▶ _PROBLEM REQUIREMENTS_: Locate every line in the items below that contains the word "distance", and copy each of those lines.

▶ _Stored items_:
[BEGIN]
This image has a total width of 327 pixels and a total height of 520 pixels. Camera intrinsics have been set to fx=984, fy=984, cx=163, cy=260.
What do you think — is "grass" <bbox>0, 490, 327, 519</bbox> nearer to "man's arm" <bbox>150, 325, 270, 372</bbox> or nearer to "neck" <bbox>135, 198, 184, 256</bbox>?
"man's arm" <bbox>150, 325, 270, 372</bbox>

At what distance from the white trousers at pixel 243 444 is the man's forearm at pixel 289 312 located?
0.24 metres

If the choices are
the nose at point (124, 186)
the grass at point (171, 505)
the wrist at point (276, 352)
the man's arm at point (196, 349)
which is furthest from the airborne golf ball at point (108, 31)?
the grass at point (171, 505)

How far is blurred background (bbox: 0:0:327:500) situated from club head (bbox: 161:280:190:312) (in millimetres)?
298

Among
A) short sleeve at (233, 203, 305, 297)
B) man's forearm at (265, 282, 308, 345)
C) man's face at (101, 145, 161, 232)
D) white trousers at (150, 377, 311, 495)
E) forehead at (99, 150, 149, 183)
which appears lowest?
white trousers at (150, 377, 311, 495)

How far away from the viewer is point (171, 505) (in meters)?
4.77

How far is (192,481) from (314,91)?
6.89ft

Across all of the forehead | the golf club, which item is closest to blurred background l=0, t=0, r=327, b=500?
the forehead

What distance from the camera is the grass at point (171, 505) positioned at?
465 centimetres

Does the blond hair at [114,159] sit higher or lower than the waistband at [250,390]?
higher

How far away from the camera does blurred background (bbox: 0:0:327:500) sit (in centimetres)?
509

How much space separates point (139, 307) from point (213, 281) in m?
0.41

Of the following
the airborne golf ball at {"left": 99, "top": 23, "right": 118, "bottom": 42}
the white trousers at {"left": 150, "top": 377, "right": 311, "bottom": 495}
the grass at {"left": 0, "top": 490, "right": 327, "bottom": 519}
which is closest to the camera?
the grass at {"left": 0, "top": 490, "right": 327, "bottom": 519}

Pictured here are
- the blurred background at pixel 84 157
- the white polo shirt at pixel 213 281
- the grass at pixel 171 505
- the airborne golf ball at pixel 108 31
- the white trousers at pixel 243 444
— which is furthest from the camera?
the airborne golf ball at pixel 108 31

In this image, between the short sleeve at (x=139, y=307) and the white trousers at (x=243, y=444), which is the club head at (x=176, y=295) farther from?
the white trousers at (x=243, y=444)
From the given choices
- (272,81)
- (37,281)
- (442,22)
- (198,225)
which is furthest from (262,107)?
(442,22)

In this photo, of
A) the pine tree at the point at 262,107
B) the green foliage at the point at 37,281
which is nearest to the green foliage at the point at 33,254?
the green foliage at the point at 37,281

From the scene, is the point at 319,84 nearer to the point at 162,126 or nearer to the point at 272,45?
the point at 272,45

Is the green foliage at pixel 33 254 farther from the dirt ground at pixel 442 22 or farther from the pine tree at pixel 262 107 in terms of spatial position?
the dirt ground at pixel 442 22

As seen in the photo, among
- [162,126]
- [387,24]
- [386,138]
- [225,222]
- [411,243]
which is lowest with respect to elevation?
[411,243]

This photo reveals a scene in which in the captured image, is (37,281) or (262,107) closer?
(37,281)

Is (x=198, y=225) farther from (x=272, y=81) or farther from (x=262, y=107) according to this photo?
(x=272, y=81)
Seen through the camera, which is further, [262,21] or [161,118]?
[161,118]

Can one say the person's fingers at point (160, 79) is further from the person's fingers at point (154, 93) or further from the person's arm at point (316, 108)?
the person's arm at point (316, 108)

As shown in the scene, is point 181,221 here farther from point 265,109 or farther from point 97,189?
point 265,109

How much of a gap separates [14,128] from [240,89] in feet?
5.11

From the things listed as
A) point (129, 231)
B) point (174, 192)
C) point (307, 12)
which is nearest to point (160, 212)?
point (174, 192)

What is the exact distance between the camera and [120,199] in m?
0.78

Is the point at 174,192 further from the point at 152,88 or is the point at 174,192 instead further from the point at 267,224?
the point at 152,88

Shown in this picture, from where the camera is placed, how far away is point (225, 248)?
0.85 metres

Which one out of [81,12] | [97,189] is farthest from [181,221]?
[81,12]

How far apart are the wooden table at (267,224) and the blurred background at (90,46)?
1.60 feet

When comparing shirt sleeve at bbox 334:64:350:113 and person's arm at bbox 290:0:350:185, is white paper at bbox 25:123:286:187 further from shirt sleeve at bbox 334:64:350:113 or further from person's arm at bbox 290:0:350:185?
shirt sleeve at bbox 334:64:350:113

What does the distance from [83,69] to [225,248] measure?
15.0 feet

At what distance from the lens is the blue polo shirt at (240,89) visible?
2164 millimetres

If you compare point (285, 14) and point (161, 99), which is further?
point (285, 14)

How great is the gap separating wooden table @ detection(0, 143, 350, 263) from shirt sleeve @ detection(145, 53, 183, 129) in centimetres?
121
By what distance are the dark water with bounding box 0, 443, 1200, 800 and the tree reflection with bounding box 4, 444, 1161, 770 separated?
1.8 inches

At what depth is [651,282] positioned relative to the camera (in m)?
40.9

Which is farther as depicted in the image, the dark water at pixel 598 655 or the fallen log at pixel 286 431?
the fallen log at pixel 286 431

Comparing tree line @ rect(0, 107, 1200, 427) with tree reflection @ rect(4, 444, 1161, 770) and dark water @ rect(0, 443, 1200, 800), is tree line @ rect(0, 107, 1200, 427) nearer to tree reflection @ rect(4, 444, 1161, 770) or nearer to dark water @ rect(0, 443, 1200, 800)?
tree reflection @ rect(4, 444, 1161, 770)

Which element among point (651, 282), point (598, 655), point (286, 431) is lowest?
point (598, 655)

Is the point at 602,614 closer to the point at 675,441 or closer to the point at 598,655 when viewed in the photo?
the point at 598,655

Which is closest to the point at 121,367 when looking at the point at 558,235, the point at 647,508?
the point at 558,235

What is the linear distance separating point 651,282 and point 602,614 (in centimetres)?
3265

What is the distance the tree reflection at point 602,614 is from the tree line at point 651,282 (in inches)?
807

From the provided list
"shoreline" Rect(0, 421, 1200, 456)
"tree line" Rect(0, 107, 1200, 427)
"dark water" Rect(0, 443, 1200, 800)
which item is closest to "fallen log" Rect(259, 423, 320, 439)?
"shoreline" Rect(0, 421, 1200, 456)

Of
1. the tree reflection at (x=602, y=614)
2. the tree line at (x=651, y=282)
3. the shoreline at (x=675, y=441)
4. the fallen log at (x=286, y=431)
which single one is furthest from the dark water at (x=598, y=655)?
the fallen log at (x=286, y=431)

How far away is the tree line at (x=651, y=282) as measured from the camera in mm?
[END]
▶ _SOLUTION TO THIS TASK_:
At what distance from the white trousers at pixel 243 444 is the man's forearm at pixel 289 312 located?
What distance from the camera is the grass at point (171, 505) positioned at?
What is the exact distance between the camera and [120,199] in m?
What does the distance from [83,69] to [225,248] measure?
At what distance from the lens is the blue polo shirt at (240,89) visible?
By what distance are the dark water with bounding box 0, 443, 1200, 800 and the tree reflection with bounding box 4, 444, 1161, 770 separated?
What is the linear distance separating point 651,282 and point 602,614 (in centimetres)?
What is the distance the tree reflection at point 602,614 is from the tree line at point 651,282 (in inches)?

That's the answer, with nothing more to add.